There are many articles and books written about managers as coaches and even an article on the Harvard Business Review website claiming that you cannot be a great manager if you are not a good coach. While this may be true in many circumstances and there is a need for managers to adopt more of a coaching habit, it is not always applicable or necessary for a manager to always put on the coaching hat.
In my role as a externally hired coach, I have seen a wonderful synergy working alongside a business owner who seeks to improve employee engagement. My coaching role plays a complementary role to hers and it is encouraging to see how we work together towards the same goal of developing the staff in various areas all with the hopes of increasing their engagement and performance. After sitting in a few sessions of group coaching me with her staff, her feedback was that it was refreshing to hear insights from her staff speaking to me about things they would not be so willing to express to her and that I had asked questions she would not have thought of asking. The thing is, her staff did want her to hear these things they were saying because they were fully aware that she was in the room, and given the time, opportunity, and certainly the right questions, they freely shared what was on their minds.
In addition to that, there were issues that her staff had repeatedly complained to her about directly and indirectly that she did not have the time or energy to address. The business owner literally felt a burden being lifted off of her. I came in with fresh ears and questions for them to feel safe to air out their concerns without being worried about being judged. As coaches, you need to be able to suspend judgment so you can ask questions in broad strokes and not direct our guide your coachee’s thinking. It is not hard to imagine that suspending judgment can be a real challenge for a manager who is coaching her staff or the staff being worried about what her supervisor would think of her answer. Ultimately, this would terribly hinder the Awareness stage of the coaching conversation since it would affect how questions are asked and, therefore, the answers given.
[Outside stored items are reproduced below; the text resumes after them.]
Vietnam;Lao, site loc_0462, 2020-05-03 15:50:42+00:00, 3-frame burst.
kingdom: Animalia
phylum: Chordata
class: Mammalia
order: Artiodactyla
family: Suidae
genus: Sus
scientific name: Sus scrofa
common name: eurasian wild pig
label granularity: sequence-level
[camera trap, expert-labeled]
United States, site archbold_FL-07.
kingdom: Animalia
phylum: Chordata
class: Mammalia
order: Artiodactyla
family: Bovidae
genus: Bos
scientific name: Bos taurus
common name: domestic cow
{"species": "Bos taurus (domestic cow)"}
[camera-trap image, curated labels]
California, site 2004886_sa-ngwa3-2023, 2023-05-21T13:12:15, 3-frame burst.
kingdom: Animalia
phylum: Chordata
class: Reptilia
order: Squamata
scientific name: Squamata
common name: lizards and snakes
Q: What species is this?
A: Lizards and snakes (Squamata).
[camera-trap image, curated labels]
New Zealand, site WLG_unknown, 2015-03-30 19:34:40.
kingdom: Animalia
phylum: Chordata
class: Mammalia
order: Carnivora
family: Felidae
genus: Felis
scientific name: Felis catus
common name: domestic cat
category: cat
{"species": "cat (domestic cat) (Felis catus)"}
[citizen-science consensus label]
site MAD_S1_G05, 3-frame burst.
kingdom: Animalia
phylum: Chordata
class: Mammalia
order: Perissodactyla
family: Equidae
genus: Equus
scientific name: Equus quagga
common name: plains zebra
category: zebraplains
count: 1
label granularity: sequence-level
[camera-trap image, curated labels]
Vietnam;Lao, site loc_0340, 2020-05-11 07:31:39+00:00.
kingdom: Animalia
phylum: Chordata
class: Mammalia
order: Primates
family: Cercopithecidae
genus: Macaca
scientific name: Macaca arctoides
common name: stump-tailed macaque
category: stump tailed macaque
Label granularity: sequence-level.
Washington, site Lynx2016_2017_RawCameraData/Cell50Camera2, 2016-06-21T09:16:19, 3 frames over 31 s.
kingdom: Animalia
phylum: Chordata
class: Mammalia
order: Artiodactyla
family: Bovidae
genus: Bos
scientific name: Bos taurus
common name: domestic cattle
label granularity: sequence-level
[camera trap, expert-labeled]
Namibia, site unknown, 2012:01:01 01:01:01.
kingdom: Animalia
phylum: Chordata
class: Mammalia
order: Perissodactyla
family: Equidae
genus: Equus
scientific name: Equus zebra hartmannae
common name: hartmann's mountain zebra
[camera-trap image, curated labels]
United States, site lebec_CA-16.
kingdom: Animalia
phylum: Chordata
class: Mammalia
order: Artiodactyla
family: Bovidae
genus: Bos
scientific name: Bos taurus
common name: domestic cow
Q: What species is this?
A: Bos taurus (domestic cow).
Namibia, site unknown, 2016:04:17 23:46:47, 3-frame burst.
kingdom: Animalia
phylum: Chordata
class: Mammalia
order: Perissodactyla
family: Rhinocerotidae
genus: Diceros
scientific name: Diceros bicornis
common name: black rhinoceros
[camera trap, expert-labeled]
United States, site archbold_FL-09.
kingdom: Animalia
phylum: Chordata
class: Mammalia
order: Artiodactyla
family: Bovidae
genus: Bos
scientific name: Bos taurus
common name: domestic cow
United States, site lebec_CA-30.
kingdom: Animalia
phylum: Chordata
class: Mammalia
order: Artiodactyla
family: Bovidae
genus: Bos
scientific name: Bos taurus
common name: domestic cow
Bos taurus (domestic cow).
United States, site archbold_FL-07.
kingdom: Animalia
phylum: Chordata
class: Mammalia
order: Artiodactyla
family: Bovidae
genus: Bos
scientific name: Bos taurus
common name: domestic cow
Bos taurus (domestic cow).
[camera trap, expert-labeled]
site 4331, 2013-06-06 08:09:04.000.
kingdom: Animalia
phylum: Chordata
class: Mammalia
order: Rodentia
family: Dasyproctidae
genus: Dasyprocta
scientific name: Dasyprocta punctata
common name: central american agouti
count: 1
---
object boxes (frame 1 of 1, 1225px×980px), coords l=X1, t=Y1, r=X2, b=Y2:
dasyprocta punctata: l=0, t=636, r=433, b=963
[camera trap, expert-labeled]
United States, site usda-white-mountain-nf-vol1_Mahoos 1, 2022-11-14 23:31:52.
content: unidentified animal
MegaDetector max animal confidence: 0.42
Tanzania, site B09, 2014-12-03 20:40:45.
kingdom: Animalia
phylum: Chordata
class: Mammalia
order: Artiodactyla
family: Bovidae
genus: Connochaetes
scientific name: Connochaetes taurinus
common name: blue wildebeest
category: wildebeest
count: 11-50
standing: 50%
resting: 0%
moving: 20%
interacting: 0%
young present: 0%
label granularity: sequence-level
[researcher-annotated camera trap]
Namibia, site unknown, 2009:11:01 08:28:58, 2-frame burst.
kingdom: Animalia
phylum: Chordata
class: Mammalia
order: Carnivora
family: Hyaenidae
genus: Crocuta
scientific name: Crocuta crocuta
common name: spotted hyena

The role clarity and distinction between leader versus coach was one of the most helpful keys to unlock obstacles against low engagement. I encouraged the business owner that she was fulfilling her role as the leader and that is what her organization needs. The staff need clear direction and strong leadership from their manager. The coach furthers that work by walking with and encouraging the staff through engaging them with good questions that help them gain more awareness of themselves and the situation.
Are you a manager who coaches? What has been your biggest challenge in coaching your staff and how do you overcome them?